I started baking it too late and it was finished at midnight.  I had to bake it longer and hotter than the Taste recipe suggested because it was still so wobbly in the middle.  I am not very experienced at cheesecakes and not sure if this was meant to set as it cooled.  But I was taking no chances, even though there was a little singe.  Even cooling the cake seemed a little challenging on a hot summer day when it was a minimum of 22 C.

It was a tired night trying to make the cheesecake.  I tried to pile the dishes in the sink like a poorly performed jenga and then take the dishcloth from under the stack.  I tipped water all over myself.  And Sylvia wanted to be involved in the baking, even though she had had a sleepover the night before and she was too curious to go to bed.  By the time the cake was cooled, I opened the oven door slightly and went to bed. 

The next morning I packed it in the car with frozen bottles of water to keep cool in the heat and drove over an hour to my parents in Geelong.  My mum is more experienced with cheesecakes and recommended sitting the cheesecake on a bowl to separate the springform side from the bottom (as in photo above).

At my parents we had cooling drinks.  I think this drink was ginger beer with berries and mint.  My mum made a Mexican meal to suit everyone included vegetarians and coeliacs.  Then we had a lot of desserts - pavlova, aero mint slice, salted caramel ice cream with churro spiced nuts and my cheesecake with extra cherries.  Lots of desserts because there were lots of birthdays to celebrate in the family once everyone was returned from summer trips.  After dessert, we went to the pool with some nieces and my mum.  It was a lovely swim on a hot day.

When Sylvia tasted the cheesecake mixture she said it tasted like cheese.  It did not seem like high praise.  But when I asked her highlight of the day, she said cheesecake.  Everyone enjoyed the cheesecake.  However it felt like it needed some tweaking.
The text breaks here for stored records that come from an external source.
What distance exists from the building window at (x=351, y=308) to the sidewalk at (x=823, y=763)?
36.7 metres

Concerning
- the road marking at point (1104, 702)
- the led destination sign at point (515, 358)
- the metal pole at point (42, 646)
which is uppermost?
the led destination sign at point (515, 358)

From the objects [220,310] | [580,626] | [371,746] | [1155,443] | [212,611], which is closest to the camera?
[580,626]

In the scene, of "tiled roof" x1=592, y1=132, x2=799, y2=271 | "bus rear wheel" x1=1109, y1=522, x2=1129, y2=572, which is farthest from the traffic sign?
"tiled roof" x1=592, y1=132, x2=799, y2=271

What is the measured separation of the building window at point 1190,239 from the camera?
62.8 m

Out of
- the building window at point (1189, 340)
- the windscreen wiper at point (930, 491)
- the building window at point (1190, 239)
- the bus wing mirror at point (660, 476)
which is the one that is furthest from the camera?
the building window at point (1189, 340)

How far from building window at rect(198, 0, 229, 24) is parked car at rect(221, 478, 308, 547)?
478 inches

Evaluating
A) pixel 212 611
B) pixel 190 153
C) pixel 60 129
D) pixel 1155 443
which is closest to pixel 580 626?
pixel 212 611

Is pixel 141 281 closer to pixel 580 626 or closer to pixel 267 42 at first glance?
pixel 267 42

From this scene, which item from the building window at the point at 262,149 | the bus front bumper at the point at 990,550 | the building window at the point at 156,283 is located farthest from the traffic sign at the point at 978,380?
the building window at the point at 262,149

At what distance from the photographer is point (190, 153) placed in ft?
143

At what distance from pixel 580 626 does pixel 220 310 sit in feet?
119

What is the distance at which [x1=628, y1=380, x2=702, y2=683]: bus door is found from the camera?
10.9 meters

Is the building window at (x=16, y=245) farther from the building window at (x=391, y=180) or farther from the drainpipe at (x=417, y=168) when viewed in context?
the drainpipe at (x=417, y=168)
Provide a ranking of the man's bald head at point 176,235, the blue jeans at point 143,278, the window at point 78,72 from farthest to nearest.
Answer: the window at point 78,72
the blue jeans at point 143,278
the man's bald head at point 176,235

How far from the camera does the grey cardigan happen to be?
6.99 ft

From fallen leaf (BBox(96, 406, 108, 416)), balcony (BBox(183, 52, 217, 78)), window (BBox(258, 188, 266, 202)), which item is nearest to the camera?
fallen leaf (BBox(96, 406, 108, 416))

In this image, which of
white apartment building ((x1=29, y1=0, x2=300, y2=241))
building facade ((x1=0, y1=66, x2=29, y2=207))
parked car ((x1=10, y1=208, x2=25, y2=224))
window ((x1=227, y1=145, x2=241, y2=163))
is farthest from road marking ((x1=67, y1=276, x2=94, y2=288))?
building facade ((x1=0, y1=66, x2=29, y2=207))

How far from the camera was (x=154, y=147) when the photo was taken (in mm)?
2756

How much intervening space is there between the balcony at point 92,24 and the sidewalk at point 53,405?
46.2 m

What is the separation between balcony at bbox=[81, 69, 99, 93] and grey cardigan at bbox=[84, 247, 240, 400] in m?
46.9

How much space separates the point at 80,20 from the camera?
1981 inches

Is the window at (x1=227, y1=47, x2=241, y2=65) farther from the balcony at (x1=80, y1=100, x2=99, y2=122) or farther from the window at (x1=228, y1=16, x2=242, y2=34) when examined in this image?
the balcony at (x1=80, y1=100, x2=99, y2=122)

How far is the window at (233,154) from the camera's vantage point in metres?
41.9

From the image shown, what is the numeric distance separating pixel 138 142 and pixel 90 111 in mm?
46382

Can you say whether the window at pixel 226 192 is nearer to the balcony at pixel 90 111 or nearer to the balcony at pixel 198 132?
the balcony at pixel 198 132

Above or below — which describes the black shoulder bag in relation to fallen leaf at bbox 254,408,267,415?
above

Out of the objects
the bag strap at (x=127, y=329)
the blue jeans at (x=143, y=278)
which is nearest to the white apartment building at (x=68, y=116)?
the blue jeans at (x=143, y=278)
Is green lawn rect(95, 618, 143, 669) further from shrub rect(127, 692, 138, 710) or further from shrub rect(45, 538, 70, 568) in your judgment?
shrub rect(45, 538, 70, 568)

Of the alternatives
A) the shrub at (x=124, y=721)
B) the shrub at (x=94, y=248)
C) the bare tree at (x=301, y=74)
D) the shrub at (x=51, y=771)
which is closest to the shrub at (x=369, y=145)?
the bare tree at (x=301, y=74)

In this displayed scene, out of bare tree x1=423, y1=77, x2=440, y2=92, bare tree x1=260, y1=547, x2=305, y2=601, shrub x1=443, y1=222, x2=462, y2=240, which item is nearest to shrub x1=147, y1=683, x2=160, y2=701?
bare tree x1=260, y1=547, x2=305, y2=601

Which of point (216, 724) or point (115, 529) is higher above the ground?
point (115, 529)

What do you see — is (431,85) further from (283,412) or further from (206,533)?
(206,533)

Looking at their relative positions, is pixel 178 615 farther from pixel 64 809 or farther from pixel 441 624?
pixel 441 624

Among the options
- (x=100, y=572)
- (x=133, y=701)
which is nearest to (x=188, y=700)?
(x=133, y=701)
I was very attracted to the ideal of chocolate and cherries in a cheesecake but this was not what I had in mind.  So my notes for when and if I try again are (some of which I have incorporated into the recipe below):

- I reduced the butter because I used chocolate biscuits sandwiched together with a cream filling but it was too dry.  I overcompensated and it was too much butter - I knew because it came out of the cheesecake and the outside of the tin was greasy.  I recommend baking with a tray underneath in case.  150g butter was too much.  I would take this back to 125g.  However, there was too much biscuit base.  Just having it on the bottom, rather than the sides and bottom, would be better.
- The cheesecake did not taste enough of cherries.  My mum suggested putting in whole cherries but I was worried they would sink like the puree did.  I wondered about spreading cherry puree on the cheesecake midway through baking when it would sit on top but am not sure if it would work.  Would bottled morello cherries be more intense or pink?
- I have mused on whether food dye was added to the Taste photo to make it so pink.  The colour was really disappointing.
- I reduced the sugar in the cheesecake filling from 1/2 cup to 1 tbsp.  It wasn't that sweet.  I think I would take it back up to 1/4 cup.
- I really wanted to do chocolate curls rather than little scraps of grated chocolate but this is not my area of expertise either.  And it is not great in hot weather when cherries are in season.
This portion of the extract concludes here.